LAKE BUENA VISTA, Fla. (AP) — The Milwaukee Bucks came to the arena and prepared for a game, just as they did three days earlier.
This time, they played it.
The rescheduled Game 5 of the Bucks’ series against Orlando began Saturday as the NBA postseason resumed after a historic stoppage that players hope will bring change in their communities.
“It was a moment in which the world needed and obviously we know this is going to be a long, ongoing process,” Bucks guard Wesley Matthews said. “But we’re in. We’re in the trenches and we’re in this fight for the long haul.”
The teams were scheduled to play Wednesday afternoon, but the Bucks decided not to take the court to show their frustration over the police shooting in Kenosha, Wisconsin, of Jacob Blake, a 29-year-old Black man, along with other acts of racial injustice.
That led to a two-day postponement of games that ended when players and owners agreed to expanded initiatives, many tied to increased voting awareness and opportunities, such as the use of NBA arenas as polling sites.
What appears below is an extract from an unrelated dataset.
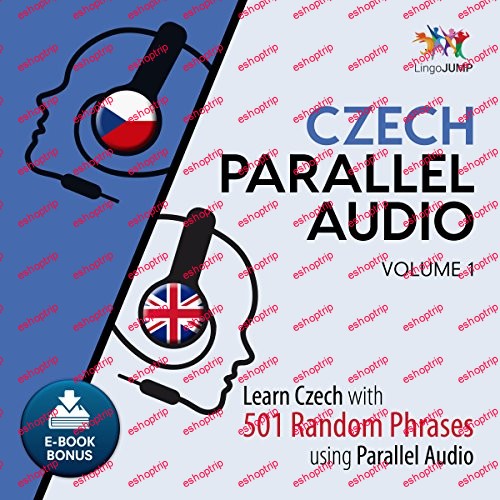 Czech Parallel Audio Volume 1 Learn Czech with 501 Random Phrases using Parallel Audio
Teams then began practicing again Friday and three games were to be played Saturday.
Matthews said he was putting on his uniform shorts about 20 minutes before the game was set to begin Wednesday when the Bucks decided they wouldn’t play. The Magic were already on the court warming up.
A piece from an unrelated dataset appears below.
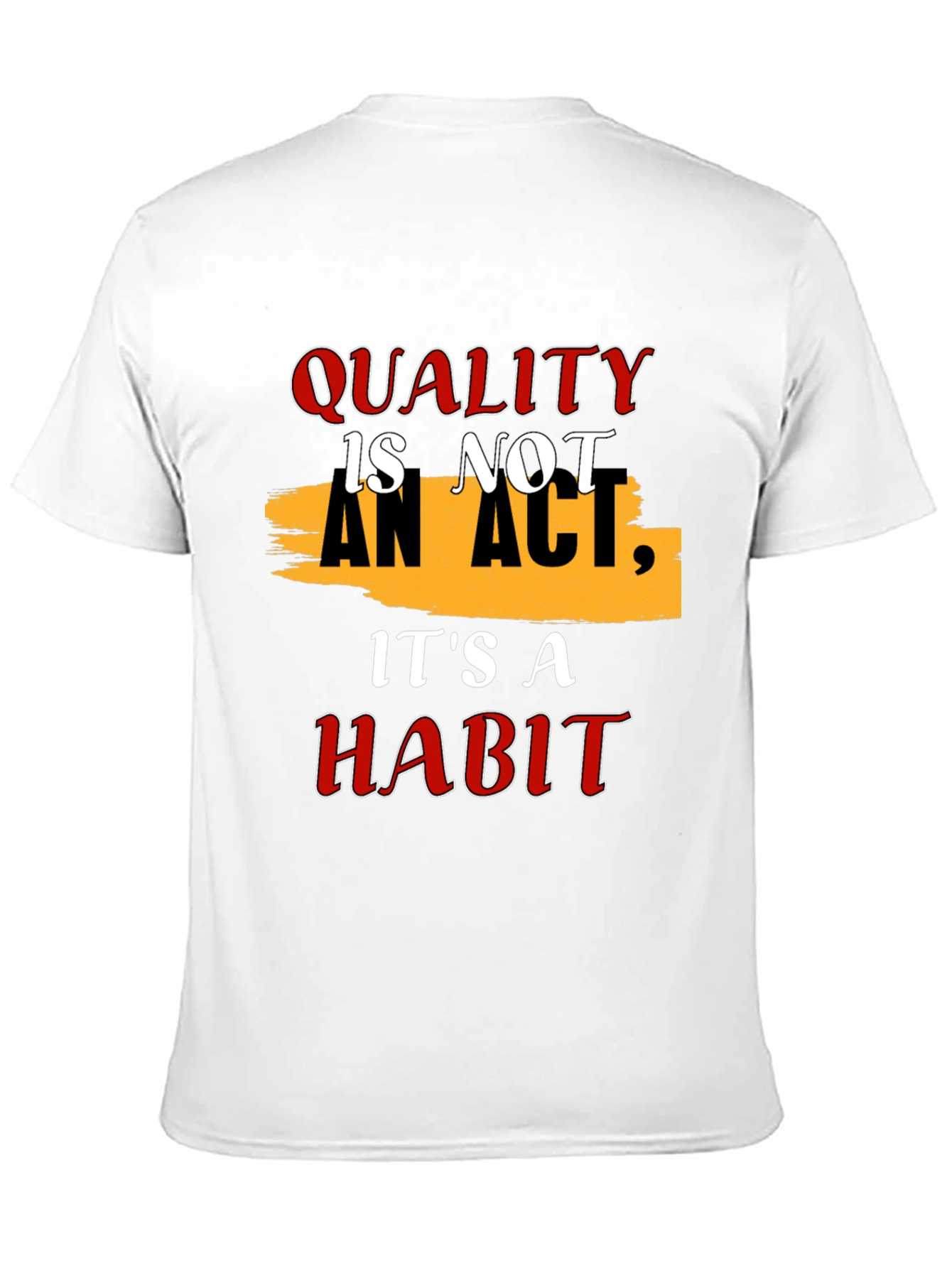 Quality Habit Graphic T-Shirt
He said the Bucks were prepared to forfeit, which would have trimmed their series lead to 3-2. But the Magic refused to accept it and NBA players stood behind the Bucks, even though some were frustrated the Bucks acted alone without consulting them.
Matthews apologized for that but said the aftermath has confirmed for the Bucks that they made the right decision.
“We didn’t think that this was going to turn the way that it did, but we are grateful for the fact that that moment, that pause, that postponement was able to help everybody reflect again and realize that everybody’s got to step up,” Matthews said.
Coach Mike Budenholzer praised his players for their leadership and commitment in taking the risk they did.
The Bucks remained in their locker room for hours after the game was set to begin, during which time they spoke with Wisconsin officials. Matthews said that showed the impact athletes can have.
The players had another meaningful call, speaking to Blake’s family.
“I think that brought tears to everybody’s eyes because you felt that,” Matthews said. “We didn’t need any other validation after talking to them about what we did, to hear that we were able to bring a smile to not only his face but the face of his parents.”